Among the 453 denture wearers, 40.8% wore their dentures during sleep. Over the three-year follow-up period, there were 20 deaths from pneumonia and 28 acute hospitalisations.
People who wore their dentures at night were more than twice as likely to get pneumonia. And they were more likely to have tongue and denture plaque, gum inflammation, positive culture for Candida albicans, and higher levels of circulating interleukin-6 (a marker of inflammation).
Healthcare professionals and family members should therefore advise older people with dentures to take them out at night.
Source: Jump Start
Following in grandmother’s footsteps? Half of grandparents teach their grandchildren domestic skills
Grandparents are ensuring that key life skills aren’t lost on the younger generation; over half of parents say their children’s grandparents play a key part in teaching their children some form of domestic task. If seems that retirement is hardly a time for relaxation, as the figures released from Mintel reveal that 30% of parents claim their children’s grandparents play a key part in teaching their children to cook and bake. And nearly a quarter of parents say grandparents play a fundamental role in teaching their children gardening.

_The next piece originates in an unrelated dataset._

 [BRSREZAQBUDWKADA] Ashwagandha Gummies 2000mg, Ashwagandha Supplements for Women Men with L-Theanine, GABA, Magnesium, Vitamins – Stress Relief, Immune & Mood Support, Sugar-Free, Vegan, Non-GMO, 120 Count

But it’s more than just domestic skills on the agenda and one in ten grandparents even brave the delights of potty training. A further 28% of parents say their children’s grandparents help them learn to read and write. And 12% parents with children aged 0–9 years say their children’s grandparents help with bathing and getting them to brush their teeth.

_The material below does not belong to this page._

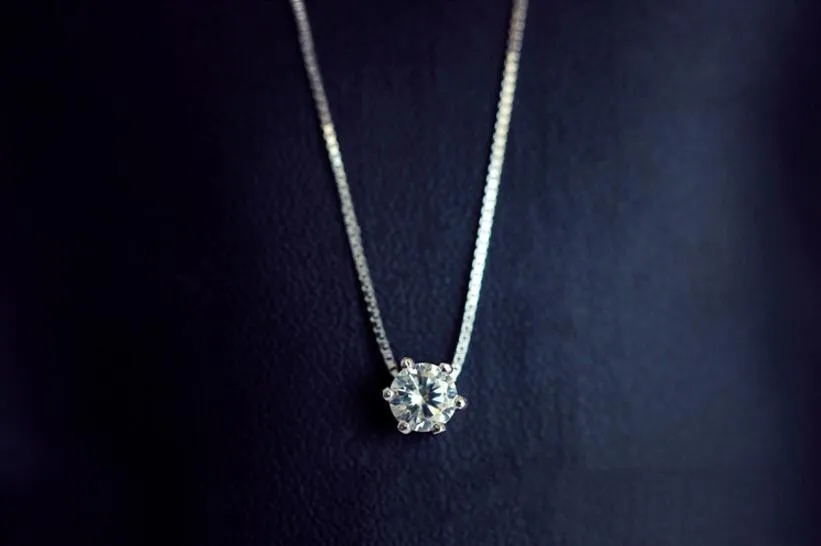 Princess Six Claw Gemstone 925 Sterling Silver Necklace AAA CZ Mosaic Zircon Choker
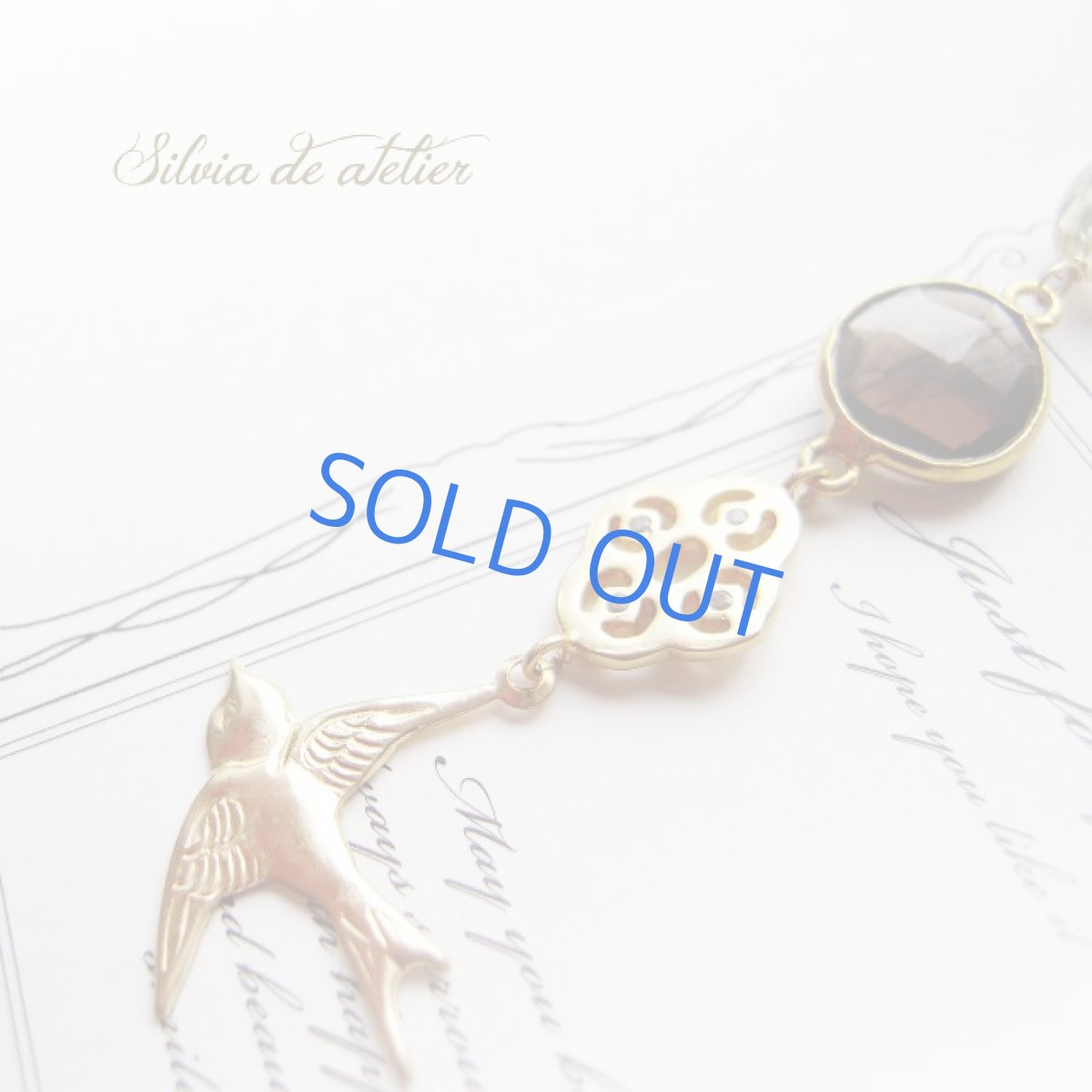 画像2: 【残り１・HAPPY　BIRDシリーズ】　フレームストーンスモーキークォーツ　Y字　ロング14kgfネックレス (2)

Children are also turning to their grandparents for a shoulder to cry on, with one in five parents agreeing that grandparents offer emotional support to their children, rising to 29% of single parents.
Jack Duckett, lifestyles, household and personal care analyst, at Mintel explains:
“There has been much media discussion about children growing up in a technology-focussed world, which means that whilst they possess a range of modern life skills, they are often behind in terms of basic household skills, such as cooking, cleaning, mending and simple home improvements. However grandparents today are stepping in and supporting their grandchildren’s development in a variety of different ways, ranging from teaching them to cook and write to brushing their teeth and potty training. Grandparents enjoy being part of their grandchildren’s lives wherever possible and, with many consumers in this age group being retired, they have the time to help.”
Grandparents are giving away money as well as time. One-third of parents with children aged 5–18 years say their youngest child receives pocket money from their grandparents. Some 23% of parents report that grandparents put money into their child’s savings account and 10% of parents receive financial support for their child’s education.
“Increasing financial pressures are resulting in a growing number of parents balancing work with raising children, which in turn is leading to a greater number of grandparents stepping in to help with day-to-day childcare duties, as well as financial assistance,” Jack explains. “This strong reliance on grandparents, reflects the growing financial pressures on parents to go back to work after having children, as well as the high price of childcare.”